Somos, de alguma maneira, responsáveis por essas chacinas. Não somente porque as financiamos, pagamos os salários dos policiais que as cometem. Somos responsáveis também porque as polícias agem, supostamente, em nossa representação, para nos defender.
Ao massacrar populações das periferias das grandes cidades, populações miseráveis, excluídas, via de regra negras, nos estão defendendo. Supostamente defendendo nossas vidas, nosso patrimônio.
Eu não quero mais isso. Não quero mais ter uma polícia que mata supostamente no meu nome. Que mata jovens negros, pobres, da periferia, em meu nome.
Eu quero ter uma relação de paz, de solidariedade, de apoio a esses jovens negros da periferia. Eles não são meus inimigos. Não quero fazer parte da guerra de extermínio contra eles.
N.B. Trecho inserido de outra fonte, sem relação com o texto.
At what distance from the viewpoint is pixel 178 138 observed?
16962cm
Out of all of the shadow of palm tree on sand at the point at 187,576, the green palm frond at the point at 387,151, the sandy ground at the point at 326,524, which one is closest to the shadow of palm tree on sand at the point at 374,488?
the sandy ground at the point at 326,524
Se os governos seguem autorizando as polícias a exercerem sua violência contra as comunidades pobres, não contem comigo. Não quero ser conivente com os crimes que eles cometem.
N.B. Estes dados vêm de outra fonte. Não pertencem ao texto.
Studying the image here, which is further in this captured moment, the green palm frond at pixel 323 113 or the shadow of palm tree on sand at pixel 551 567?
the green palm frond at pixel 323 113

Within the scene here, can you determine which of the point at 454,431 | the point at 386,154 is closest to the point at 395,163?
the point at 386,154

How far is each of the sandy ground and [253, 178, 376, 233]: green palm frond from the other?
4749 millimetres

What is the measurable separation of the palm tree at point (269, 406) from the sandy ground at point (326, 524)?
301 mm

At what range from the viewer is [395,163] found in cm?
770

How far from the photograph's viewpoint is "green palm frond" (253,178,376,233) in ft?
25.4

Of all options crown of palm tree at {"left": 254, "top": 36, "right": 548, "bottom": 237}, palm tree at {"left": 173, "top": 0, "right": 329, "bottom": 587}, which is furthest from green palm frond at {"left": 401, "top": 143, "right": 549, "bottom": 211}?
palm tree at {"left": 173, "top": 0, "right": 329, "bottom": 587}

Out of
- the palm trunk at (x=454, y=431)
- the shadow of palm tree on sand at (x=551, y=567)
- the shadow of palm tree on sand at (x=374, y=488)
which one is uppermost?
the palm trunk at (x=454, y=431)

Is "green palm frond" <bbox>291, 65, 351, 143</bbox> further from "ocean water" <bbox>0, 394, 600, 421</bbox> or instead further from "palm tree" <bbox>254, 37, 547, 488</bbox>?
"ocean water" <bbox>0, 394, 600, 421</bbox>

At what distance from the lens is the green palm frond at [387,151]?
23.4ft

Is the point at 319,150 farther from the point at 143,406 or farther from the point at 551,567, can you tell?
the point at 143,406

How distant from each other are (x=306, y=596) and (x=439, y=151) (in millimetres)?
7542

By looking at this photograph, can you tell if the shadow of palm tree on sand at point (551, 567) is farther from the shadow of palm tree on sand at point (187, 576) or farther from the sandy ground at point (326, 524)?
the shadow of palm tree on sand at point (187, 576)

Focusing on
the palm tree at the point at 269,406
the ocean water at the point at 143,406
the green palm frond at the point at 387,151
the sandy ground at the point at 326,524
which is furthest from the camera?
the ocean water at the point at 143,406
Essas polícias não são minhas. Não me represento nelas. Não quero que digam que estão atuando para nos defender. Não me defendem. Me sinto atacado, violentado, pela ação delas.
Não me sinto protegido, nem quero que essas polícias me protejam. Quero que elas protejam a todos, antes de tudo aos mais frágeis, aos mais pobres, aos que mais precisam de proteção.
Não haverá democracia no Brasil, enquanto as polícias, em nome do Estado, com recursos dos nossos impostos, massacrem aos pobres. O Estado que chega aos pobres não é um Estado democrático, é um Estado autoritário, que só chega a eles através da violência.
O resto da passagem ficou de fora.